Dataset entries:
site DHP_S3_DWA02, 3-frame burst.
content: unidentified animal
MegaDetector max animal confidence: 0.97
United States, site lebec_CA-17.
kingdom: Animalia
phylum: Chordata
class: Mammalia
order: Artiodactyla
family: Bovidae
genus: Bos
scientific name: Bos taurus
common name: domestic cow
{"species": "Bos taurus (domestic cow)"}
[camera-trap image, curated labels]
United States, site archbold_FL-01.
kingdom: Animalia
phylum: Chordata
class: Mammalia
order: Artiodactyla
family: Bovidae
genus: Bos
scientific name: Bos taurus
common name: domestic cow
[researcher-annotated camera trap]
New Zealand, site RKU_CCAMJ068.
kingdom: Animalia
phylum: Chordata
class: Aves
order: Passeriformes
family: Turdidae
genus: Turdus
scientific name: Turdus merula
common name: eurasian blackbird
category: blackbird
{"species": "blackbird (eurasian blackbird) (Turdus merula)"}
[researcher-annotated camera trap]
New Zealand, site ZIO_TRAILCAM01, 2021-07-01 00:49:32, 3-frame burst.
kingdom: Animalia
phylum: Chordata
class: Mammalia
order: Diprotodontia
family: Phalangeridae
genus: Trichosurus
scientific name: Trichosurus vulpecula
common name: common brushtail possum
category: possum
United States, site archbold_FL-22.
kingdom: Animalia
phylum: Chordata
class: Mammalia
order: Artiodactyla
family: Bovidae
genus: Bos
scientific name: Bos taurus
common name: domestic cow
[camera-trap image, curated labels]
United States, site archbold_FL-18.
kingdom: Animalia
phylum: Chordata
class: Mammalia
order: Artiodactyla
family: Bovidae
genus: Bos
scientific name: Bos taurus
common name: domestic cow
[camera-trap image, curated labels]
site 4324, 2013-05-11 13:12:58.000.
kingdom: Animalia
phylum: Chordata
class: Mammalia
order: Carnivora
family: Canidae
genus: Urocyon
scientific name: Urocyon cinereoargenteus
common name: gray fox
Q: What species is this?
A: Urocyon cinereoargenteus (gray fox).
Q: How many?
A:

Problem statement
The task requires an exact transcription of all the data.

Task result
site DHP_S3_DWA02, 3-frame burst.
content: unidentified animal
MegaDetector max animal confidence: 0.97
United States, site lebec_CA-17.
kingdom: Animalia
phylum: Chordata
class: Mammalia
order: Artiodactyla
family: Bovidae
genus: Bos
scientific name: Bos taurus
common name: domestic cow
{"species": "Bos taurus (domestic cow)"}
[camera-trap image, curated labels]
United States, site archbold_FL-01.
kingdom: Animalia
phylum: Chordata
class: Mammalia
order: Artiodactyla
family: Bovidae
genus: Bos
scientific name: Bos taurus
common name: domestic cow
[researcher-annotated camera trap]
New Zealand, site RKU_CCAMJ068.
kingdom: Animalia
phylum: Chordata
class: Aves
order: Passeriformes
family: Turdidae
genus: Turdus
scientific name: Turdus merula
common name: eurasian blackbird
category: blackbird
{"species": "blackbird (eurasian blackbird) (Turdus merula)"}
[researcher-annotated camera trap]
New Zealand, site ZIO_TRAILCAM01, 2021-07-01 00:49:32, 3-frame burst.
kingdom: Animalia
phylum: Chordata
class: Mammalia
order: Diprotodontia
family: Phalangeridae
genus: Trichosurus
scientific name: Trichosurus vulpecula
common name: common brushtail possum
category: possum
United States, site archbold_FL-22.
kingdom: Animalia
phylum: Chordata
class: Mammalia
order: Artiodactyla
family: Bovidae
genus: Bos
scientific name: Bos taurus
common name: domestic cow
[camera-trap image, curated labels]
United States, site archbold_FL-18.
kingdom: Animalia
phylum: Chordata
class: Mammalia
order: Artiodactyla
family: Bovidae
genus: Bos
scientific name: Bos taurus
common name: domestic cow
[camera-trap image, curated labels]
site 4324, 2013-05-11 13:12:58.000.
kingdom: Animalia
phylum: Chordata
class: Mammalia
order: Carnivora
family: Canidae
genus: Urocyon
scientific name: Urocyon cinereoargenteus
common name: gray fox
Q: What species is this?
A: Urocyon cinereoargenteus (gray fox).
Q: How many?
A:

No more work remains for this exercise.